At 10:39 AM 9/18/2014, Benjamin wrote:
Only humans (at least here on Earth) do sociology, psychology,
biology, chemistry, or physics. I have no evidence that elementary
nature does even simple physics, or even wears a lab coat.
HP: I agree. These are all fields in which humans make models of
their experiences. They may agree on their models but still disagree
on different epistemologies, realism, nominalism, eliminative
materialism, and so on. These epistemologies are interpretations of
their models with respect to what they believe exists or what they
believe is real.
Epistemologies are not empirically decidable, e.g., not falsifiable.
True belief in any epistemology requires a leap of faith. There are
degrees of faith, skepticism being at the low end. In my own view as
a physicist, nominalism requires a much safer leap of faith than
realism. However, I often think realistically. I see no harm in it as
long as I don't see it as the one true belief.
BU: Being alive, instantiating life, is far from enough to do
biology. Instantiating mathematical structure is far from enough to
do mathematics.
HP: Again, I agree. That does not mean that "doing math" is the same
as "doing physics". Mathematics is the best language that we use to
describe physical laws. There is an inexorability in physical laws
that does not exist in the great variety of mathematical concepts and rules.
> [HP] No one has discovered a point or a triangle or a number, the
infinite or the infinitesimal, in Nature
BU: In your sense, nobody has discovered a physical law in nature
either. Rules, constraints, norms, distributions, etc., are not
animals, vegetables, minerals, or particles. Therefore by your
standards they are not real.
HP: Here I disagree. You are not distinguishing mathematical rules
from physical laws. Mathematics provides the most exact symbolic
language in which the laws are described. Symbolic rules are not like
physical material forces. Specifically, laws are inexorably time and
rate-dependent. Logic and mathematics do not involve time and rates.

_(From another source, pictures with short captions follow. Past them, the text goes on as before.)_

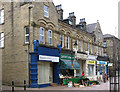SE2720 : Ossett - shops on south side of Station Road by Dave Bevis
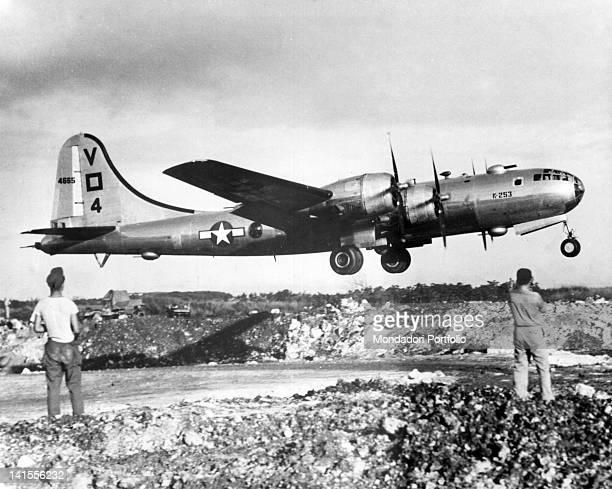Two US soldiers watching the takeoff of a B29 bomber from the air base at Saipan destination Tokyo Saipan 23rd November 1944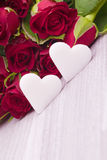 Red roses with heart decoration Royalty Free Stock Photo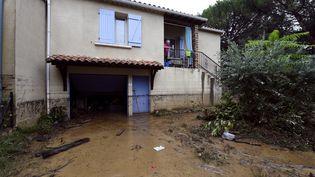 Une vieille dame regarde sa cour inondée, à Lamalou-les-Bains, dans l'Herault, le 18 septembre 2014. (PASCAL GUYOT / AFP)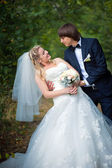 Elegante bruid en bruidegom poseren samen buitenshuis op een trouwdag — Stockfoto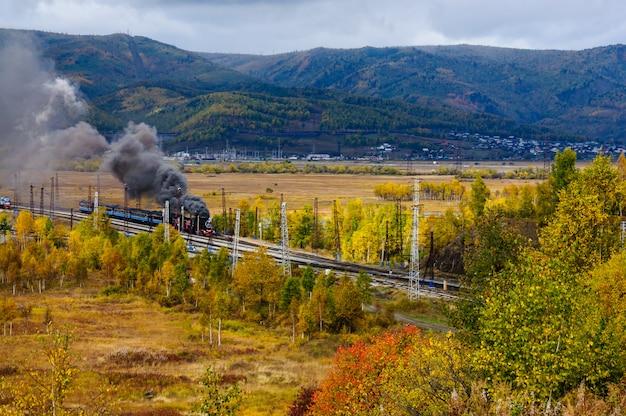 Oude stoomlocomotief in de circum-baikal railway met rook in de herfst Premium Foto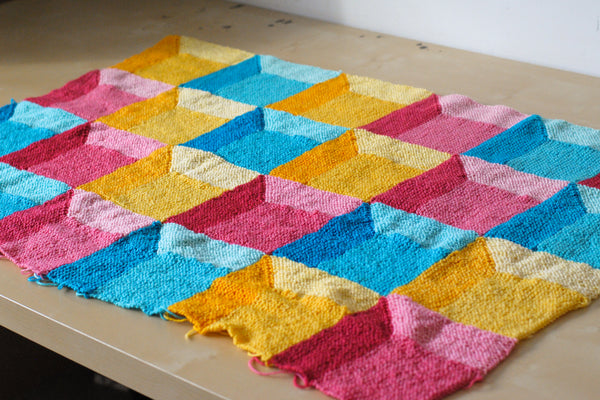 Brightly coloured baby blanket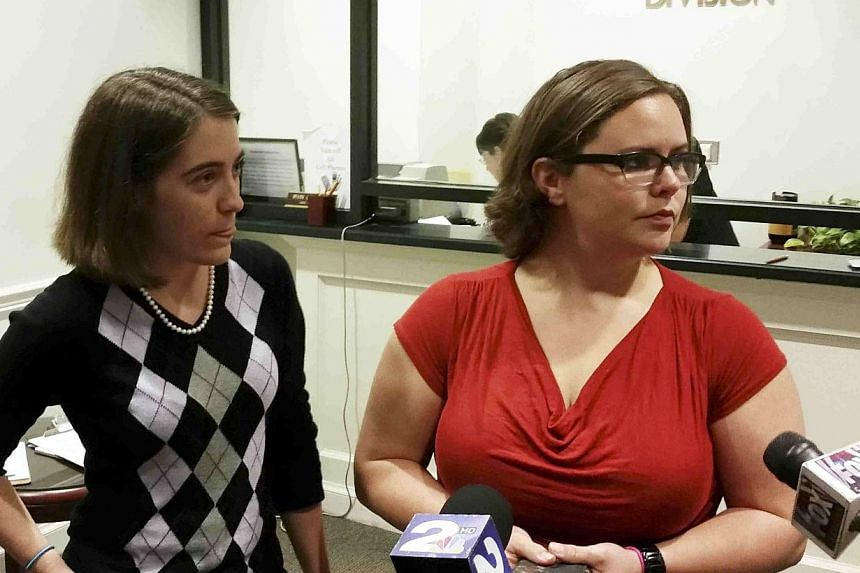 Jennifer Rose, (left), a county government employee and Sara Meadows, a teacher, filing a marriage licence application in Charleston, South Carolina on Oct 9, 2014.The US Supreme Court on Thursday denied a request to block gay marriage from pro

That is why I say that "only humans do mathematics" (manipulate
symbols), which they do at their own rates. Humans cannot "do forces
and laws". Forces act at the lawful rates whether we like it or not.
By saying that X is "real," Peirce means that X is objectively
investigable as X. You won't use the word "real" in that way.
HP: I do not understand. What I call real depends only on my
epistemic assumptions, and I am not at all sure that defining "real"
is important to have a good model. What we need to understand is what
Wigner called the "unreasonable effectiveness" of our mathematics in
describing laws. There is no good reason for this effectiveness.
Wigner quotes Peirce: " . . . and it is probable that there is some
secret here which remains to be discovered."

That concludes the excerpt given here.